Les risques liés aux contraintes organisationnelles, parmi lesquelles le travail de nuit (garde de 24h) ou en horaires décalés ainsi que les risques psychosociaux (RPS) ne doivent pas être négligés. En 2016 une évaluation des risques sanitaires liés à ces contraintes de travail recommandait déjà l’optimisation des modes d’organisation du travail de nuit, afin d’en minimiser les impacts sur la vie professionnelle et personnelle.

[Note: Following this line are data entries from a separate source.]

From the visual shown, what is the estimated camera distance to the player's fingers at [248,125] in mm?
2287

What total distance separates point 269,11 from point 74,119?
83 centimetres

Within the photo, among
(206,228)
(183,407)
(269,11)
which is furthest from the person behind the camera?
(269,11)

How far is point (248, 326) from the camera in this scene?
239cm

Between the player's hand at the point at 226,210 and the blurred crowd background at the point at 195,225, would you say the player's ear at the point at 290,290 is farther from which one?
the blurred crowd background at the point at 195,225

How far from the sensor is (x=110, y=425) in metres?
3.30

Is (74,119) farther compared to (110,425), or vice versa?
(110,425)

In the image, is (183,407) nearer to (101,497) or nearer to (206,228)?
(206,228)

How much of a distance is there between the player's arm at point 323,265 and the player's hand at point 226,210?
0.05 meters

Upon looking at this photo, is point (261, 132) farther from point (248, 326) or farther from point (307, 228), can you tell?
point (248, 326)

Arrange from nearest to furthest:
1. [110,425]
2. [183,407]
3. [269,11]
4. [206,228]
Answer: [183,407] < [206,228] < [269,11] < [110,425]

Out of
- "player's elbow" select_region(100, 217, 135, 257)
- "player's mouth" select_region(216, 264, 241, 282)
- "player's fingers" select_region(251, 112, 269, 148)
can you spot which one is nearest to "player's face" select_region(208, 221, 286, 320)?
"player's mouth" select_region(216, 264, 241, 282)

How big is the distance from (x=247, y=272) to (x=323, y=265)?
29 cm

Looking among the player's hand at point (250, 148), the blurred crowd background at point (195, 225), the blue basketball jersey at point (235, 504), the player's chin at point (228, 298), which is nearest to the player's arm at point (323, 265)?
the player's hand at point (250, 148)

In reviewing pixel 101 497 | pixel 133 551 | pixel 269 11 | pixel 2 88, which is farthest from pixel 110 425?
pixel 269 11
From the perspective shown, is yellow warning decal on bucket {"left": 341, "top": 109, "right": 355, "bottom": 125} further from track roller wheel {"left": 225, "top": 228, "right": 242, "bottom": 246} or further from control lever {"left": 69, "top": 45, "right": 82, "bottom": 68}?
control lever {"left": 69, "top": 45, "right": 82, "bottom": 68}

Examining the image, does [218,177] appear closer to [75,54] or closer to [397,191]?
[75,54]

S’agissant plus spécifiquement des risques psychosociaux (RPS), le constat est que certains pompiers s’engagent pour une activité principalement liée à la lutte contre l’incendie et vivent mal la réalité du métier, où la majorité des interventions correspond à du secours d’urgence aux personnes. Ce décalage dans la perception du métier peut conduire à une certaine souffrance au travail. Plusieurs pistes de réflexion ont été évoquées comme l’amélioration de l’information lors du recrutement ou l’instauration d’une réflexion sur l’organisation des métiers au sein des services départementaux d'incendie et de secours (SDIS).

Le suivi épidémiologique

Il existe peu d’études épidémiologiques sur la santé des sapeurs-pompiers. Les données issues des dossiers médicaux disponibles notamment dans les SDIS indiquent principalement des atteintes ostéo-articulaires et/ou musculaires, des contusions ou hématomes. Par ailleurs, les données du Réseau national de vigilance et de prévention des pathologies professionnelles (RNV3P) font état notamment de pathologies respiratoires et des atteintes psychiques telles que des épisodes dépressifs ou anxieux.

Ce rapport recommande la mise en place d’une base de données permettant de centraliser les données de surveillance médicale des pompiers professionnels, militaires ou volontaires, ainsi que le suivi de leurs activités, qui permettrait d’améliorer les connaissances sur leur santé, la traçabilité des expositions et d’identifier les activités les plus risquées. Il est important que cette base de données puisse intégrer le cumul des différentes activités des sapeurs-pompiers professionnels exerçant également des activités de sapeurs-pompiers volontaires lorsque c’est le cas. Enfin, il recommande également de s’assurer de la mise en place effective d’un suivi médical post-professionnel des sapeurs-pompiers afin de mieux prévenir les risques à plus long terme après la cessation de leurs activités.